After that, it’s up to the user to create page layouts that take advantage of this metadata. In particular, I’ve created read and review post types with associated layouts. For example, a review post might look like:

---
layout: review
title: "Review: Some book I read"
summary: "I'm reviewing this book that I read!"
author: Brett Kosinski
date:   2021-08-01 21:19:56 -0700
category: [ books ]
isbn: '1234567890123'
---
Here's a whole bunch of words about what I thought about this book.

The plugin and layout then does the rest!

A read post is even simpler:

---
layout: read
title: Currently reading Some Book
author: Brett Kosinski
date: 2020-03-08 15:14:03.929981684 -06:00
isbn: '1234567890123'
status: reading
category: [ books ]
---

Status, in this case, could be reading or finished. Easy!

Finally, I updated my micropub endpoint to generate appropriate pages when a read post is sent in, which works really nicely with indiebookclub.

So what about publishing?

Since mine is a static site, my approach to publishing is pretty standard, in that my blog is managed as a git repository, and publishing means doing a git push to my server. To that process I added a git pre-push hook that uses rsync to copy my calibre database to my server. The server-side then has a post-commit hook to trigger the site build.3

And, of course, because these are just another set of posts and I have full control over the infrastructure, they can be syndicated to other silos via Brid.gy, syndicated to Micro.blog via RSS, and so on.

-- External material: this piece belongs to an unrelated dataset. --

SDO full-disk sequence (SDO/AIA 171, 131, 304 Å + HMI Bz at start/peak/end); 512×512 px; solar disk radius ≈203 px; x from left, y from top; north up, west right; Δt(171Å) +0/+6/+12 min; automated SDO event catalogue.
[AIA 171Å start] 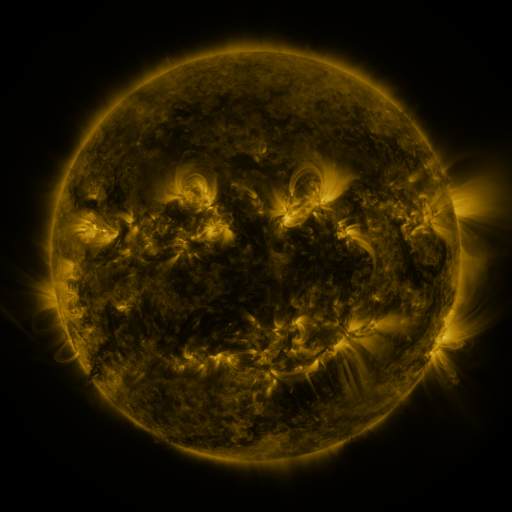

What I really love about this setup is that, first, I’m not bound to any external source of book metadata. Because I control my data source, there’s no danger of metadata disappearing, covers being removed, and so forth. That puts me fully in control of my site.

The other big benefit, for me, is that this lets me leverage something I was already doing with Calibre. I’ve long used Calibre as a way to store and manage my ebook library, and this approach to book blogging builds on that approach and encourages me to keep my Calibre database clean and up-to-date. Win win!

  1. Note, there’s others you can imagine, here, including progress updates or “plan to read” posts, but I’ve not bothered with either of these at this time, as I don’t find them personally useful. 

  2. My initial crack at this actually involved directly running fetch-ebook-metadata, which provides a command-line interface to Calibre’s underlying book metadata scraping infrastructure. However, it didn’t take me long to discover there was always going to be some human intervention required to clean up and correct the results. 

  3. Astute readers will note that read events coming from indiebookclub require that the metadata be in the Calibre database, and the database be sync’d to the server, before the event can be pushed. This is definitely a little bit cumbersome, but not so much that it’s proven to be an issue.